PROBLEM SET
• A. From the essay on becoming a reader, list every writer or work the narrator was taken through in the Sixth Form under the teacher nicknamed Olly.
• B. In the essay on becoming a reader, what nickname was Mr Toobe given?
• C. Reproduce everything in the essay on becoming a reader from "How I Became a Reader by" down to "forbidding iron gates.".

How I Became a Reader by Peter Leyland

                                    How I Became a Reader

                  

How I became a reader was all down to my school, the alma mater of Beatles, George Harrison and Paul McCartney, and often much maligned in my blogs. Deservedly so, I think, because if you weren't an Oxbridge candidate it didn't have a great deal to recommend itself, especially to the also-rans, with whom I must confess I belonged from the very first day when, black and green peaked cap in hand, I had stood abashed before its austere and forbidding iron gates.


There were, however, some good teachers: among them Mr Toobe, whose head and neck poked between the lapels of his dusty black gown, and who was appropriately nicknamed ‘turtle’ as he stepped slowly along the school corridors, holding those lapels apart as if they were the opening curtains to some play. And this was a play, a play about the books he collected for us - fourth formers now - and displayed upon the window-ledges of his classroom, spines facing outwards. Mostly they were those famed orange and grey Penguin paperback titles, and in my memory they ranged from G. K. Chesterton's The Man Who Was Thursday, to George Orwell’s Animal Farm1984, and Homage to Catalonia; The Chrysalids by John Wyndham, Aldous Huxley’s Brave New World, and The Plague by Albert Camus - in translation of course - one of the strangest decisions of my school was that certain forms, and mine was one, were chosen to learn Spanish and Russian. No schoolboy French ever came my way.

 

No books by female writers came my way either you will note, and there were very few in my experience at the time, unless you would include Richmal Crompton, author of the brilliant William books, which lined my bedroom bookshelves along with other notables like Frank Richards and R. M. Ballantyne. It wasn’t until years later that I discovered, that Richmal was actually a woman, and that William’s exploits were based on those of her brother. Female writers didn’t appear on my horizon until I read Middlemarch at University, still my favourite novel, and even the author of that had a man’s name.


But there will be more to come on that book. Male writers were chiefly my boyhood reading, and once the school Sixth Form was reached the play upon which Mr Toobe had drawn the curtains opened further, leaving many of the the riches of English Literature were laid out before me. Under the guidance of another teacher nicknamed Olly, who confided to the class that he and his wife would read Paradise Lost in the evenings after supper, I was taken on a journey with the poetry of John Milton, The Wesker Trilogy, the novels of Thomas Love Peacock, a couple of Shakespeare plays, and my all-time favourite, Tom Jones, by Henry Fielding.

DATA ROWS
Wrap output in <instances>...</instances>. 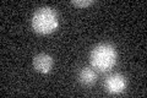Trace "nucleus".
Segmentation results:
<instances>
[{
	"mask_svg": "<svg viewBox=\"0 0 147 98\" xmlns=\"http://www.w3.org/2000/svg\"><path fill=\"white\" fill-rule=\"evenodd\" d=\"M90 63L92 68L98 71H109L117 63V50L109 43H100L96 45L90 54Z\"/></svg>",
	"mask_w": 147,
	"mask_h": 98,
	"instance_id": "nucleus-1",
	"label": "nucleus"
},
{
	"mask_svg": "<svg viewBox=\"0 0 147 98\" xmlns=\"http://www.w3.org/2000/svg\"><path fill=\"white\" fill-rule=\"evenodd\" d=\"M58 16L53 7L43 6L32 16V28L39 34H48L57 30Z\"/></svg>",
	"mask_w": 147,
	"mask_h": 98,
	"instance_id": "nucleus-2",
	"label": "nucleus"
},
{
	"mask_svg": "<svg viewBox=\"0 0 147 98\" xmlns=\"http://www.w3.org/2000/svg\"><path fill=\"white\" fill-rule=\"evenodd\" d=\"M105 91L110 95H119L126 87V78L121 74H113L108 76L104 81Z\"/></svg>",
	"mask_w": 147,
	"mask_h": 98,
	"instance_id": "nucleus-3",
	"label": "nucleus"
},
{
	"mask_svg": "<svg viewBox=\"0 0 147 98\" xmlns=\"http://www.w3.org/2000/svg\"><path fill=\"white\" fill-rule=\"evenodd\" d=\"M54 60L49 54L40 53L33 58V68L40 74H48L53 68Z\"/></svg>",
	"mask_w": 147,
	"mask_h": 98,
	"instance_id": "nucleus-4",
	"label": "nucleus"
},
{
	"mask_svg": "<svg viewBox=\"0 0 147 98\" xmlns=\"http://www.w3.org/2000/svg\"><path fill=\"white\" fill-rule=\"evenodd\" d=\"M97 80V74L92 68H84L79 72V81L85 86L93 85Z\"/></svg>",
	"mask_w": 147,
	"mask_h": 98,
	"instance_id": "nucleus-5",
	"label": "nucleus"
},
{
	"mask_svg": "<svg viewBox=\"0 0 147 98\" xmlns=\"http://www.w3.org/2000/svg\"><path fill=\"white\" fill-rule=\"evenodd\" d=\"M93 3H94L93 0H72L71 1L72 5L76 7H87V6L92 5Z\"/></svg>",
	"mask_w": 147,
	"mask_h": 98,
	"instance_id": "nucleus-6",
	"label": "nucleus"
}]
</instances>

ANSWERS PER TASK
• A.
- The poetry of John Milton
- The Wesker Trilogy
- The novels of Thomas Love Peacock
- A couple of Shakespeare plays
- Tom Jones, by Henry Fielding

• B. Turtle

• C.
How I Became a Reader by Peter Leyland

                                    How I Became a Reader

                  

How I became a reader was all down to my school, the alma mater of Beatles, George Harrison and Paul McCartney, and often much maligned in my blogs. Deservedly so, I think, because if you weren't an Oxbridge candidate it didn't have a great deal to recommend itself, especially to the also-rans, with whom I must confess I belonged from the very first day when, black and green peaked cap in hand, I had stood abashed before its austere and forbidding iron gates.